Journal of Speech, Language, and Hearing Research, June 1970, Vol. 13, 245-253. doi:10.1044/jshr.1302.245
History: Received March 6, 1969

Fifteen adult stutterers and 15 matched nonstutterers who presented normal hearing and normal psychiatric and neurological histories were studied. Their responses were compared on a patterned syllable-repetition task under various auditory feedback conditions. The feedback signals were clicks activated by an electro-mechanical device at the time of lip closure. They were either synchronous (SAF) or delayed (DAF) or a combination (SAF/DAF). SAF was presented by bone conduction at a 40-dB sensation level, DAF by binaural air conduction with a delay of 140 or 200 msec, at sensation levels of 0, 10, 20, and 30 dB in DAF alone and at sensation levels of 40, 50, 60, and 70 dB in the SAF/DAF combination. Performances were evaluated in terms of pattern duration, lip-closure duration, and number of pattern errors.

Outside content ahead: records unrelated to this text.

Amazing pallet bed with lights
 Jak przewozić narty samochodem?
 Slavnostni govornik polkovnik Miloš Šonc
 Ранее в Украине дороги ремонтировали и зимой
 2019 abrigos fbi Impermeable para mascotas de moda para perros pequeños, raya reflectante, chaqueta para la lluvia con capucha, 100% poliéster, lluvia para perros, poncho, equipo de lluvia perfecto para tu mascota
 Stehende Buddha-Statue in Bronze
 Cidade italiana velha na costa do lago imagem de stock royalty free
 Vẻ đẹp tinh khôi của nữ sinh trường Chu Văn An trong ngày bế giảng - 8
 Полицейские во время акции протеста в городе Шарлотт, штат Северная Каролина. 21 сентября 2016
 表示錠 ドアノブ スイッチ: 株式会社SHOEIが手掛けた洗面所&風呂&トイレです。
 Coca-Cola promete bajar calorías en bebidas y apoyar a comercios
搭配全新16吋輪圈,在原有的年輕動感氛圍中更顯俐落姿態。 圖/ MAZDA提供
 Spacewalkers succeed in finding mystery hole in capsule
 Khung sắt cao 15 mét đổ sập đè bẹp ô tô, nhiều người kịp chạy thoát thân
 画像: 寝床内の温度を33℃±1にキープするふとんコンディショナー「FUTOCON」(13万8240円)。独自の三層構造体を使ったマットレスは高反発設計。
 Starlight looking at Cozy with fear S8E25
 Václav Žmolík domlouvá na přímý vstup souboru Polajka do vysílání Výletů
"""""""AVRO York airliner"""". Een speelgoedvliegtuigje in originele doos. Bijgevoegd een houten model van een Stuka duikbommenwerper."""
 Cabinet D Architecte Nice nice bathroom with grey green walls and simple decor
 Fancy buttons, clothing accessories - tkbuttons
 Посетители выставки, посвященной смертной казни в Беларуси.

Stutterers and nonstutterers responded similarly to the feedback conditions. The following three differences were found: (1) during SAF alone, stutterers showed greater duration of lip closure than nonstutterers; (2) there were non-systematic differences between stutterers and nonstutterers in duration of lip closure during DAF and SAF/DAF conditions; and (3) with increased intensity of DAF, stutterers showed a greater increase in number of pattern errors than nonstutterers.